Sunday, September 06, 2009

The Language at Hockey Games to Become More Colorful


Since moving to Canada five years ago, there have been only two things that have consistently annoyed me about the country:

1. Canada is a really friggin' great country! But try to get a Canadian to say that it's a really friggin' great country aloud- it won't happen. There are no flag-waving Canadians, outside of beer commercials. Everyone here downplays their country, out of politeness. When I get citizenship, I plan to be a gung ho, jingoistic Canadian.

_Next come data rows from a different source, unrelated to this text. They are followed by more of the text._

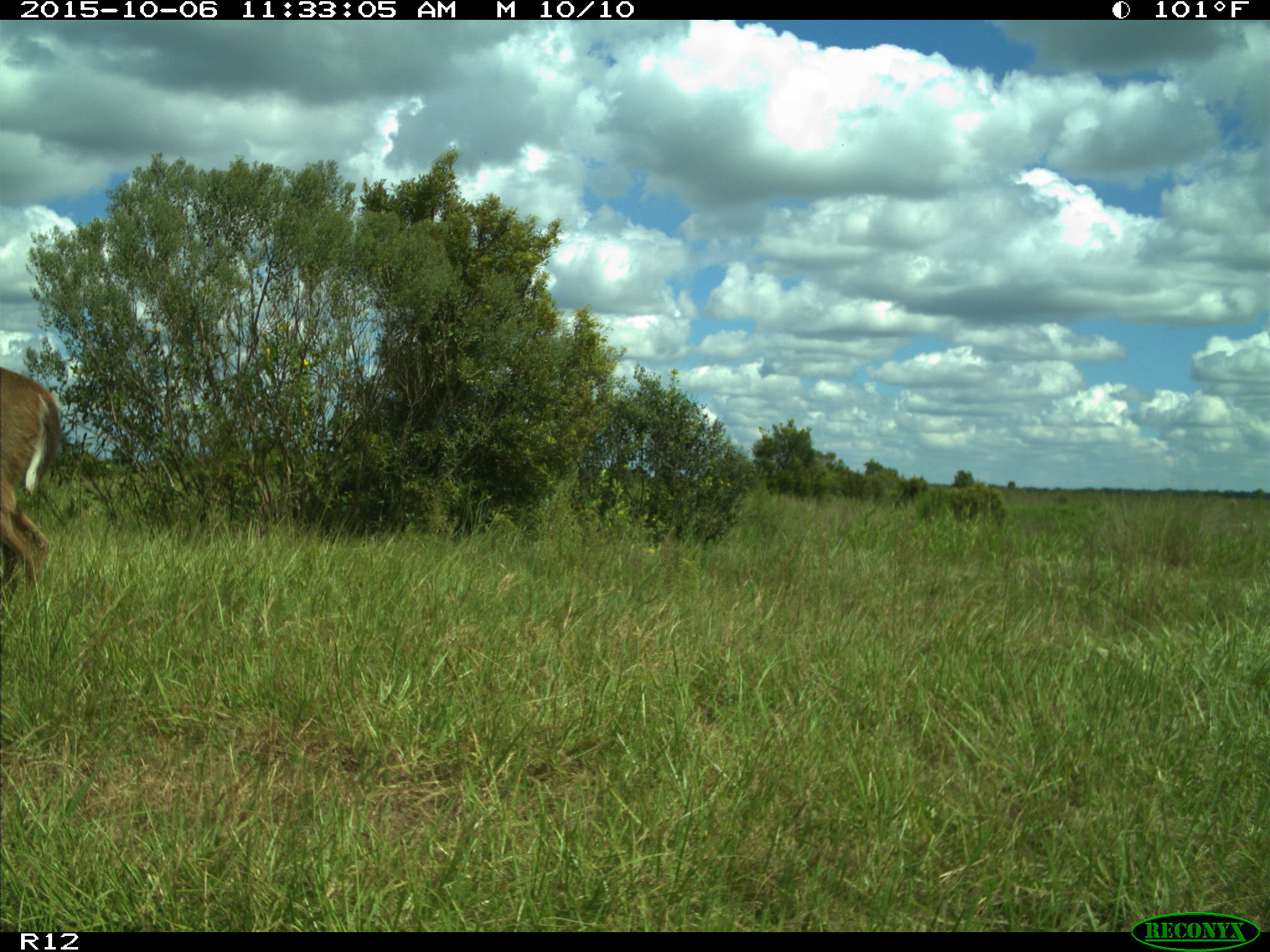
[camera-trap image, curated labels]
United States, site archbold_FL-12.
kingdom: Animalia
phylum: Chordata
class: Mammalia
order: Artiodactyla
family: Cervidae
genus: Odocoileus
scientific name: Odocoileus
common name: deer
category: unidentified deer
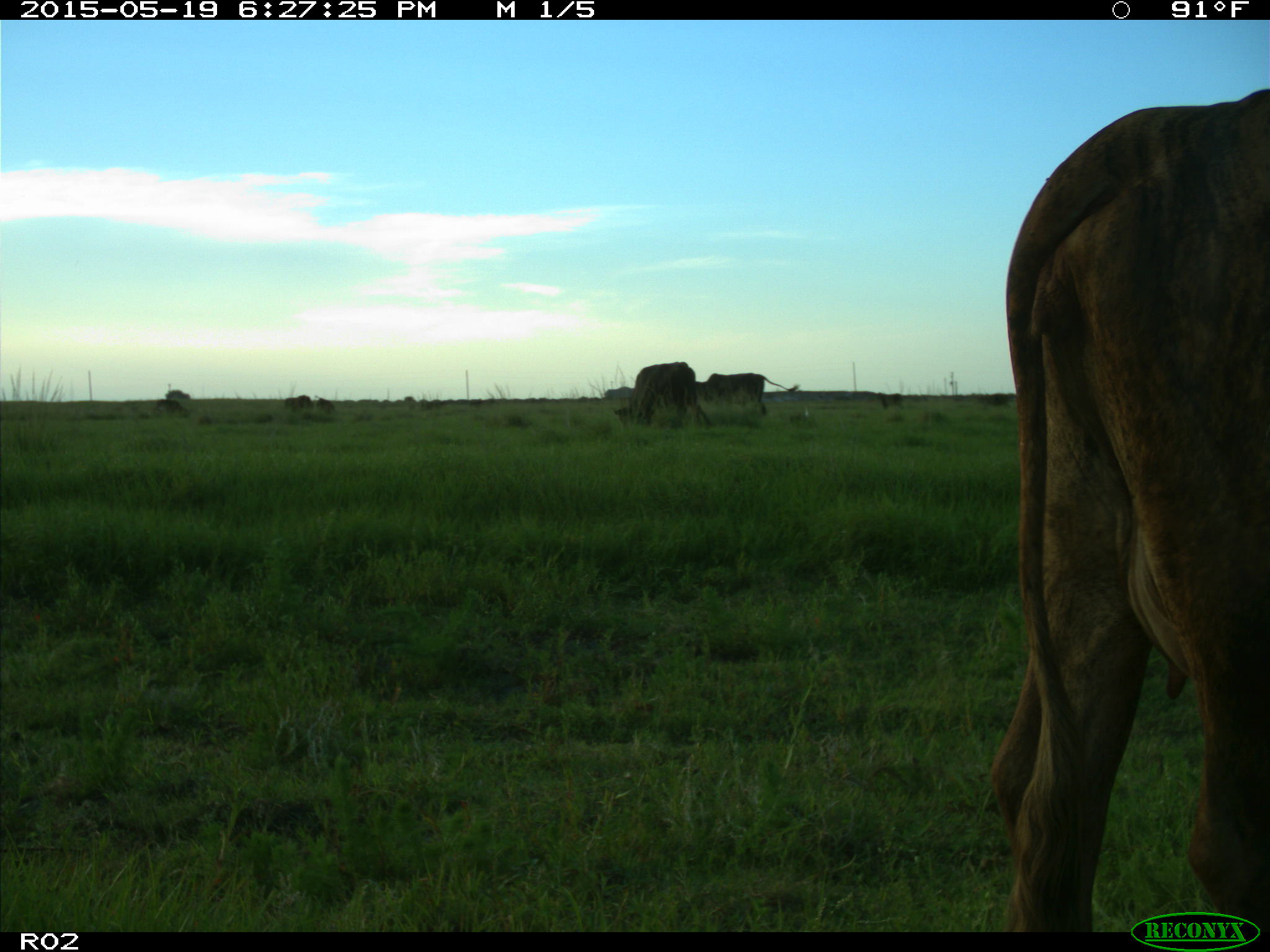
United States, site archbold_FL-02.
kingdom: Animalia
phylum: Chordata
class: Mammalia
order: Artiodactyla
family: Bovidae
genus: Bos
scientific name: Bos taurus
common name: domestic cow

2. Canada doesn't have free speech. Oh, you can say almost anything... unless you say something that really offends someone else; then you can be brought before a "Human Rights Tribunal" on hate speech charges. Very few people who are charged are actually convicted, but if you are prosecuted, you can go to jail or pay a fine for speech; and, even if you are cleared, you can still go bankrupt paying all the legal fees to appear before a kangaroo court in which the person who made the charges doesn't even have to show up. As you can imagine, this situation is wide open for abuse.

Well, great news for Canada:

"On Wednesday, an Ottawa official named Athanasios Hadjis quietly announced that section 13(1) of the Canadian Human Rights Act, popularly known as the hate-speech law, will no longer be enforced..."

“I have concluded,” he said, that the law is unconstitutional under 2(b) of the Charter of Rights, which guarantees freedom of thought, opinion and expression. As a result, he declared that “I will simply refuse to apply these provisions” to the hate-speech case he was judging, and by extension to any future cases."
It's not that I like hate speech; however, I prefer a situation in which people may express whatever hateful, idiotic things they believe and I get to tell them that they're hateful idiots in return. It's healthier to do things that way in a democracy. And, good news for my Canadian neighbours: this country just got a wee bit more freedom.